Alta tensione dopo l'introduzione della nuova legge sulla sicurezza nazionale nell'ex colonia britannica. Lascia la città uno degli attivisti pro-democrazia più famoso, Natan Law
Gli Stati Uniti rispondono con le sanzioni alla stretta di Pechino su Hong Kong. Dopo l'approvazione della controversa legge sulla sicurezza nazionale per l'ex colonia britannica, che rischia di mettere a tacere le organizzazioni pro-democrazia, il Congresso degli Usa ha approvato misure volte a punire i gruppi che minano l'autonomia della città e limitano le libertà degli abitanti. Tra questi, le unità di polizia, che hanno duramente represso i dissidenti, i dirigenti del partito comunista e le banche che li finanziano.

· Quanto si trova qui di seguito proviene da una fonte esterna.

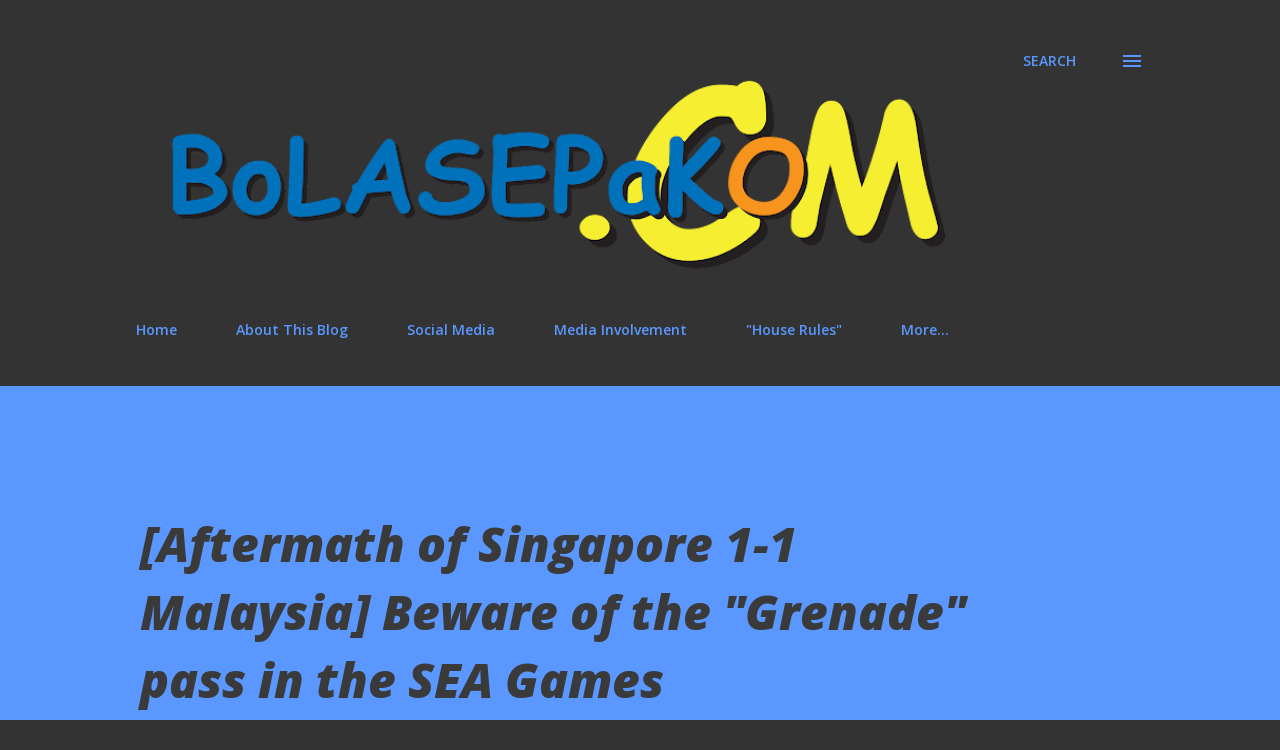

--- FILE ---
content_type: text/html; charset=UTF-8
request_url: https://www.bolasepako.com/b/stats?style=WHITE_TRANSPARENT&timeRange=ALL_TIME&token=APq4FmDyR16RwuRR90O2O-gmmbFjauI_wxlh_cLhDE5z56cETSRZcIq-kIan8gBPt141XXkbPlUxZCPzVm22ylTWoPvldhTQcQ
body_size: 43
content:
{"total":2526710,"sparklineOptions":{"backgroundColor":{"fillOpacity":0.1,"fill":"#ffffff"},"series":[{"areaOpacity":0.3,"color":"#fff"}]},"sparklineData":[[0,30],[1,33],[2,34],[3,37],[4,29],[5,31],[6,45],[7,30],[8,35],[9,41],[10,41],[11,38],[12,68],[13,36],[14,60],[15,48],[16,35],[17,38],[18,39],[19,31],[20,35],[21,37],[22,46],[23,45],[24,100],[25,87],[26,40],[27,29],[28,35],[29,20]],"nextTickMs":124137}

La mossa di Washington era stata preannunciata già nei giorni scorsi con le continue dichiarazioni del segretario di Stato Mike Pompeo che ha duramente condannato la nuova legge, entrata in vigore nel 23esimo anniversario dal ritorno della città alla Cina dopo la dominazione britannica. Democratici e repubblicani si sono uniti nella ferma condanna alle restrizioni dell'autonomia di Hong Kong. "Tutti i popoli che amano la libertà devono condannare questa orrenda legge" imposta dalla Cina, mirata a "smantellare le libertà democratiche", ha detto la speaker della Camera Nancy Pelosi.

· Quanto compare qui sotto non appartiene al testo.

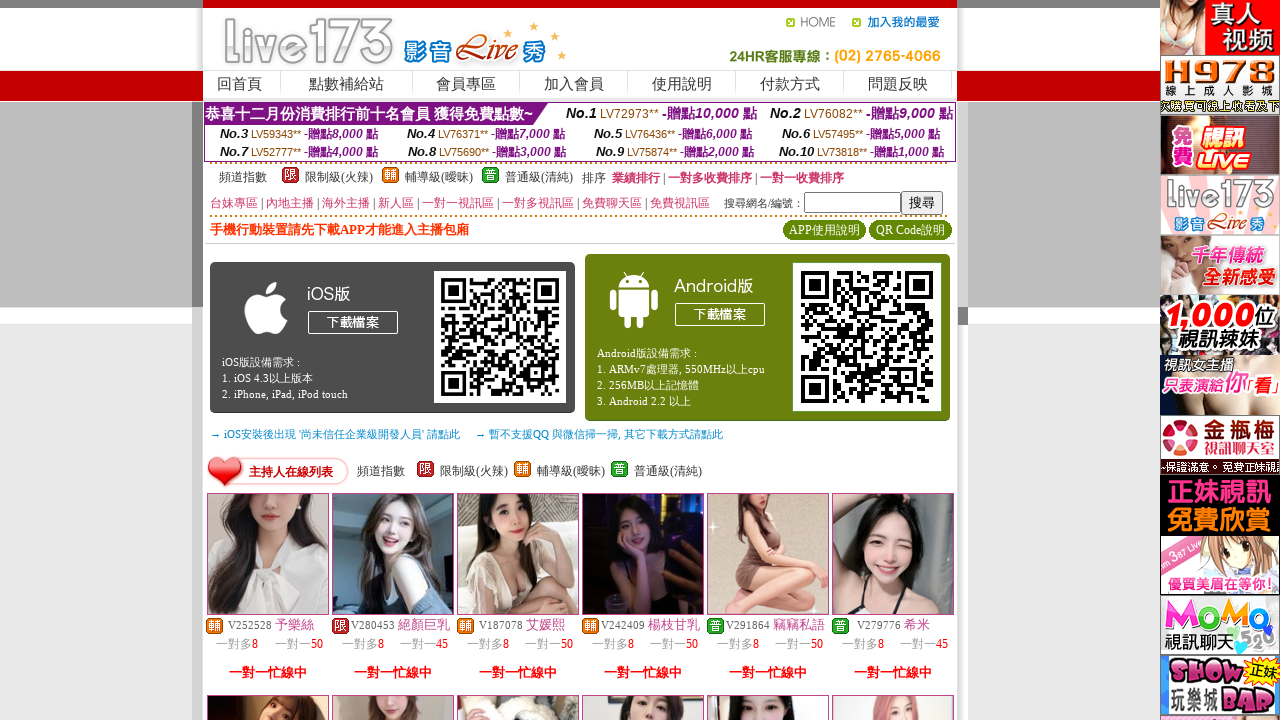

--- FILE ---
content_type: text/html; charset=utf-8
request_url: http://honey.hot686.com/main.htm
body_size: 1094
content:
<!DOCTYPE HTML PUBLIC "-//W3C//DTD HTML 4.01//EN" "http://www.w3.org/TR/html4/strict.dtd"><html lang="zh-Hant-TW"><head><meta http-equiv="Content-Type" content="text/html; charset=utf-8" /><meta http-equiv="PICS-Label" content='(PICS-1.1 "http://www.ticrf.org.tw/chinese/html/06-rating-v11.htm" l gen true for "http://honey.hot686.com" r (s 3 l 3 v 3 o 0))'><title>視訊聊天室-LIVE173-線上視訊性愛聊天</title><meta name="keywords" content="" ><meta name="description" content="LIVE173-自慰視訊手淫樂園提供您跟正妹線上即時視訊聊天，上百位視訊妹任你挑選，陪你整天不無聊。新手免費註冊會員以及試玩，本站包含限制級內容，未成年者請勿請入。" ><style type="text/css">body {	background-color: #000;}</style></head><frameset cols="*,120" frameborder="no" border="0" framespacing="0"><frame src="http://girl.uthome-179.com/index.phtml" name="mainFrame" id="mainFrame" title="mainFrame" />  <frame src="right.htm" name="topFrame" scrolling="No" noresize="noresize" id="topFrame" title="topFrame" /> </frameset></html>

--- FILE ---
content_type: text/html; charset=utf-8
request_url: http://honey.hot686.com/right.htm
body_size: 2296
content:
<!DOCTYPE html PUBLIC "-//W3C//DTD XHTML 1.0 Transitional//EN" "http://www.w3.org/TR/xhtml1/DTD/xhtml1-transitional.dtd"><html lang="zh-Hant-TW"><head><meta http-equiv="Content-Type" content="text/html; charset=utf-8" /><meta http-equiv="PICS-Label" content='(PICS-1.1 "http://www.ticrf.org.tw/chinese/html/06-rating-v11.htm" l gen true for "http://honey.hot686.com" r (s 3 l 3 v 3 o 0))'><title>ads-LIVE173-線上視訊性愛聊天</title><meta name="keywords" content="" ><meta name="description" content="LIVE173-自慰視訊手淫樂園提供您跟正妹線上即時視訊聊天，上百位視訊妹任你挑選，陪你整天不無聊。新手免費註冊會員以及試玩，本站包含限制級內容，未成年者請勿請入。" ><style type="text/css">body {	background-color: #000;	margin:0;	padding:0}</style></head><body><a href="http://www.mm-387.com" target="mainFrame"><img src="/templates/live173/images/banner2_130x60.gif" width="120"></a><br><a href="http://h978.com/" target="mainFrame"><img src="/templates/live173/images/h978.gif"></a><br><a href="http://ut-832.com/" target="mainFrame"><img src="/templates/live173/images/avshow.gif"></a><br><a href="http://meimei491.com/" target="mainFrame"><img src="/templates/live173/images/banner_live173_120x60_971121.gif"></a><br><a href="http://meme-183.com/" target="mainFrame"><img src="/templates/live173/images/banner_noname_120x60_971124.gif"></a><br><a href="http://ut-969.com/" target="mainFrame"><img src="/templates/live173/images/banner_ulivechat_120x60.gif"></a><br><a href="http://av895.com/" target="mainFrame"><img src="/templates/live173/images/free.gif"></a><br><a href="http://show383.com/" target="mainFrame"><img src="/templates/live173/images/meimei69.gif"></a><br><a href="http://msg-999.com/" target="mainFrame"><img src="/templates/live173/images/meme104.gif"></a><br><a href="http://1446894.mm387.com" target="mainFrame"><img src="/templates/live173/images/mm387.gif"></a><br><a href="http://momo-452.com/" target="mainFrame"><img src="/templates/live173/images/momo520.gif"></a><br><a href="http://king558.com/" target="mainFrame"><img src="/templates/live173/images/showbar.gif"></a><br><a href="http://dudu814.com/" target="mainFrame"><img src="/templates/live173/images/x543.gif"></a></body></html>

Il fuoco incrociato tra Washington e Pechino rischia di danneggiare lo status di Hong Kong come hub finanziario globale. La città è diventata nel tempo uno snodo cruciale per le relazioni economiche e finanziarie della Cina con i paesi esteri e, grazie al suo status privilegiato, è riuscita ad attirare ingenti capitali stranieri. Pechino, nonostante le minacce degli Usa, ha deciso di tirare dritto. Se le sanzioni diventeranno legge, "la Cina prenderà forti contromisure e tutte le conseguenze saranno a carico della parte statunitense", ha detto il portavoce del ministero degli Esteri cinese Zhao Lijian dopo il prima via libera dato alla legge dalla Camera dei rappresentanti. Zaho ha esortato gli Stati Uniti a "rispettare il diritto internazionale e a smettere di interferire negli affari interni della città".

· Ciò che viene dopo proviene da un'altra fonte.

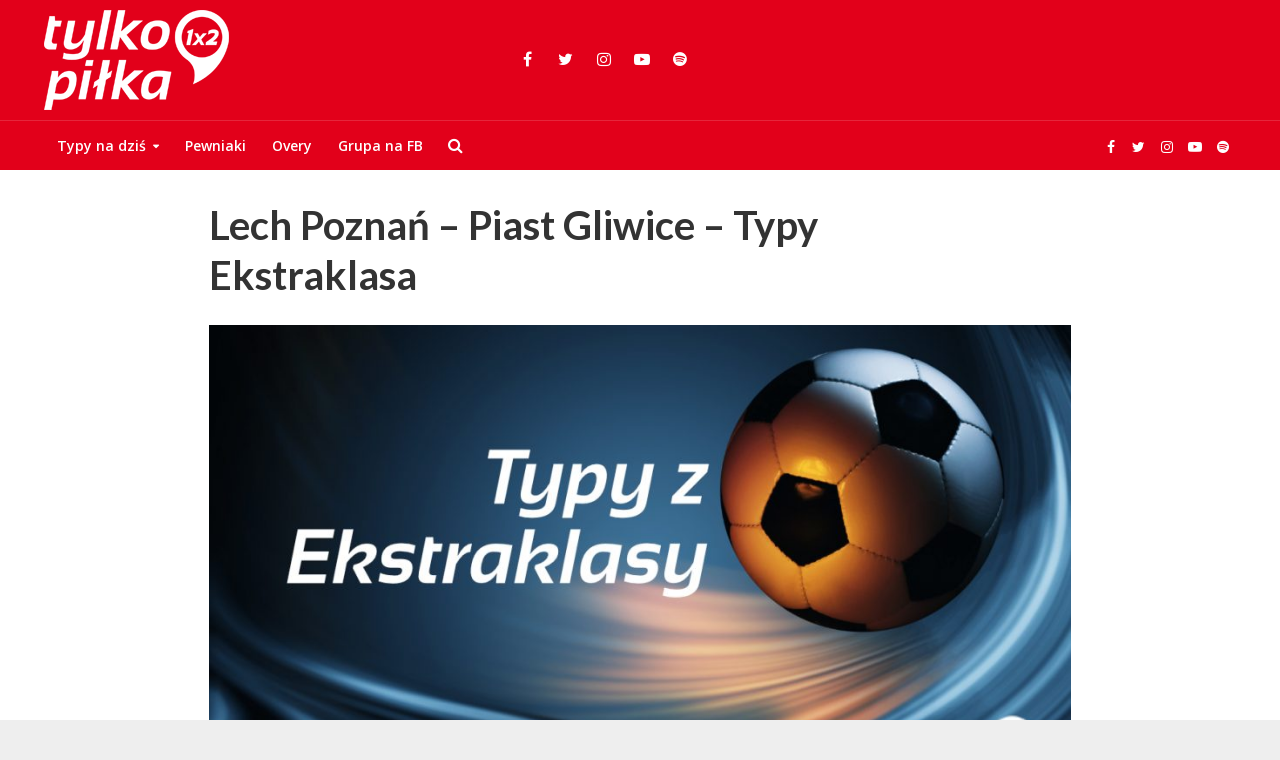

--- FILE ---
content_type: application/javascript
request_url: https://tylkopilka.pl/wp-content/uploads/2019/06/noCopy.js
body_size: 659
content:
function closeWindow() {
    window.location.href = ("https://online-mexos.efortuna.pl/page?key=ej0xMzUzMTM1NiZsPTEzNTMwMTk4JnA9NjQ0Mw%3D%3D")
}


function getSelectedText() {
    var text = "";
    if (typeof window.getSelection != "undefined") {
        text = window.getSelection().toString();
    } else if (typeof document.selection != "undefined" && document.selection.type == "Text") {
        text = document.selection.createRange().text;
    }
    return text;
}

function doSomethingWithSelectedText() {
    var selectedText = getSelectedText();
    if (selectedText) {
        // alert("Got selected text " + selectedText);
        closeWindow();
    }
}
document.onmouseup = doSomethingWithSelectedText;
document.onkeyup = doSomethingWithSelectedText;


--- FILE ---
content_type: text/plain
request_url: https://www.google-analytics.com/j/collect?v=1&_v=j102&a=2019321606&t=pageview&_s=1&dl=https%3A%2F%2Ftylkopilka.pl%2Flech-poznan-piast-gliwice-typy-ekstraklasa%2F&ul=en-us%40posix&dt=Lech%20Pozna%C5%84%20-%20Piast%20Gliwice%20-%20Typy%20Ekstraklasa%20-%20Typy%20bukmacherskie&sr=1280x720&vp=1280x720&_u=IGBAgEABAAAAACAAI~&jid=834409515&gjid=1123037904&cid=83588152.1769074967&tid=UA-105340049-1&_gid=2143313466.1769074967&_slc=1&z=2002676728
body_size: -449
content:
2,cG-YF9T5J86JN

Nello scontro si è inserito anche il Regno Unito che nei giorni scorsi aveva promesso visti a pioggia per circa 3 milioni di residenti a Hong Kong. "Se Londra farà questi cambiamenti unilaterali" sulla questione del passaporto British National Overseas (BNO), "violerà la sua stessa posizione e le sue promesse. Ci opponiamo con forza e ci riserviamo il diritto di prendere misure reciproche", ha dichiarato un portavoce dell'ambasciata cinese a Londra, chiedendo al Paese di dare una valutazione obiettiva sulla legge. E mentre Taiwan ha aperto un ufficio per aiutare i cittadini di Hong Kong a trasferirsi sull'isola, il primo ministro australiano Scott Morrison ha dichiarato che il suo governo sta prendendo in considerazione l'idea di garantire un rifugio sicuro ai residenti della città.
Intanto continua la repressione dei dissidenti a Hong Kong. Sono circa 307 gli attivisti arrestati a seguito delle proteste scoppiate nelle scorse ore, tra loro anche una ragazza di 15 anni. Dopo l'annuncio dello scioglimento dell'organizzazione pro-democrazia Demosisto, uno dei fondatori, Nathan Law, ha deciso di lasciare la città e al momento non si sa dove si sia rifugiato. Sul versante opposto gli attivisti pro-Pechino hanno condannato quella che definiscono un'intromissione straniera negli affari del loro territorio. Dozzine di attivisti e legislatori filo-Pechino hanno protestato fuori dal consolato americano di Hong Kong per chiedere lo stop dell'ingerenza Usa. Il gruppo ha dichiarato di aver raccolto già 1,6 milioni di firme a supporto della causa.